Your objective: Reproduce the data word for word, starting with its first line and going on through the line that contains "144, 405, 171)?", including that line.

Available records:

--- START ---

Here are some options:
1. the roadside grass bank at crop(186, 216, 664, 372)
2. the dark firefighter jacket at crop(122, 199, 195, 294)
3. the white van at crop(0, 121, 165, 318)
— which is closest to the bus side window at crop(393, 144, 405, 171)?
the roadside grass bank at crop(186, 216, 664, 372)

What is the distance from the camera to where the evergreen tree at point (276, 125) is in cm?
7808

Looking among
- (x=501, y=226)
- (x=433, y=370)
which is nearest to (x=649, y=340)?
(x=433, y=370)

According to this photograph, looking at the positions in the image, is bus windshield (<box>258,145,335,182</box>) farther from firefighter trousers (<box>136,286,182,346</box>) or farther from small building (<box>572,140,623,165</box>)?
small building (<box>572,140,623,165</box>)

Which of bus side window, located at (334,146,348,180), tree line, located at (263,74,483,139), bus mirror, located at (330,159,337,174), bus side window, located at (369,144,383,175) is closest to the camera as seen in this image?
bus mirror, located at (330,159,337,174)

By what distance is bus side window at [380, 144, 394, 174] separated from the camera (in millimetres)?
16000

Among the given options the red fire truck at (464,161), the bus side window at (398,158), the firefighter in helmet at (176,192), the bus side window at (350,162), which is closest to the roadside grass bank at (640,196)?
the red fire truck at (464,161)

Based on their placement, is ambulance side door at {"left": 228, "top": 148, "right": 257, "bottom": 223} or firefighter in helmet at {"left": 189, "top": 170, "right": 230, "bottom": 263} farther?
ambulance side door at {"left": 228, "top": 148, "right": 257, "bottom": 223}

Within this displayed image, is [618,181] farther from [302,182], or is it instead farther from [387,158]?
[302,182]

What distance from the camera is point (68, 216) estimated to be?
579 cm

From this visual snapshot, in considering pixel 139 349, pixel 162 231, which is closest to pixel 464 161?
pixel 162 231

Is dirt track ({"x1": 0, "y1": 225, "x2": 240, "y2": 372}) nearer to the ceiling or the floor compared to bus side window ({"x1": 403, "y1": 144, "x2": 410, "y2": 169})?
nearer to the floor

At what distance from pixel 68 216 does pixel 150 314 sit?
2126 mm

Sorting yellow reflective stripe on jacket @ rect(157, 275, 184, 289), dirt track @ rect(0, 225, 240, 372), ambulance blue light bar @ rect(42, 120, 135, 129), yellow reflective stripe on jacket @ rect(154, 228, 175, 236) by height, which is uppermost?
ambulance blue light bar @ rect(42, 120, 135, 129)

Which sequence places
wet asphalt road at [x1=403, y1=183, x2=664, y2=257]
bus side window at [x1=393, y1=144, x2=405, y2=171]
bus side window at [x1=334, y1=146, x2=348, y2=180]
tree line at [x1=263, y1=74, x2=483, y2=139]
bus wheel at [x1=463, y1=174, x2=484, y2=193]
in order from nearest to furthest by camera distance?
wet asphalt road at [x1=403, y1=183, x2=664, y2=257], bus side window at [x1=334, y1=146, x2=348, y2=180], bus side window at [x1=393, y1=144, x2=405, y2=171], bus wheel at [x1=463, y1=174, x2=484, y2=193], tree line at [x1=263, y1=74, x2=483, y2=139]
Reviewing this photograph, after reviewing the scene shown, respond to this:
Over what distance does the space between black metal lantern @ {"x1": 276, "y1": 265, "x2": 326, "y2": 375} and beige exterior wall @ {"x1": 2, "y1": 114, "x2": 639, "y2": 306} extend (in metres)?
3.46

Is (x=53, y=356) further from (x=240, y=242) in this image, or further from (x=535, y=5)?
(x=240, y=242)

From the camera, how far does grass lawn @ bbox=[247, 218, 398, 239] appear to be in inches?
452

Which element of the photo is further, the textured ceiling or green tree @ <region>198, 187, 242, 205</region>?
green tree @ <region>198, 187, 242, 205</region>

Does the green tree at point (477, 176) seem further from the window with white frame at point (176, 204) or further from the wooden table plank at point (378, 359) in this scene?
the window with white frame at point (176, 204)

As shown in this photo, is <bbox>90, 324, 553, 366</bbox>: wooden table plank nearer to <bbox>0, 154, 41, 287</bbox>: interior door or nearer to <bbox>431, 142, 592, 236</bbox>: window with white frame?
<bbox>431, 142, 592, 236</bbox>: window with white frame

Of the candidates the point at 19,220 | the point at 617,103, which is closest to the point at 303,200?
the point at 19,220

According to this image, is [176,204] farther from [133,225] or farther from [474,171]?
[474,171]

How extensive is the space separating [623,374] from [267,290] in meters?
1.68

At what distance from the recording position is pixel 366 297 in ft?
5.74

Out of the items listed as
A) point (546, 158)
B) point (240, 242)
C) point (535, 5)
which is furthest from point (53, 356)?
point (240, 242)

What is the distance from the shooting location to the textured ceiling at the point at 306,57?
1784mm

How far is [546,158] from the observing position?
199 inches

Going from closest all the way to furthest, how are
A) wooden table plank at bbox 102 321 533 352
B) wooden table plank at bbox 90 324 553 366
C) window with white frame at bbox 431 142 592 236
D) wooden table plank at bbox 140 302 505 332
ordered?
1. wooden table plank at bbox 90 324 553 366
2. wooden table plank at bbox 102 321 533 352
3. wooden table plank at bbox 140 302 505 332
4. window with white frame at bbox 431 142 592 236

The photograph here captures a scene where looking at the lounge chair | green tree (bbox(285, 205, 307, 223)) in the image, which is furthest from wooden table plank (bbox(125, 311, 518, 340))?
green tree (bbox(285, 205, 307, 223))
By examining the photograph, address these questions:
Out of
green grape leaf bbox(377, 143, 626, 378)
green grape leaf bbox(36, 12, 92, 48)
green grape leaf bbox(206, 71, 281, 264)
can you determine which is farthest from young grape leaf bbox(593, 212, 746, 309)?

--- END ---

Task response:
Here are some options:
1. the roadside grass bank at crop(186, 216, 664, 372)
2. the dark firefighter jacket at crop(122, 199, 195, 294)
3. the white van at crop(0, 121, 165, 318)
— which is closest to the bus side window at crop(393, 144, 405, 171)?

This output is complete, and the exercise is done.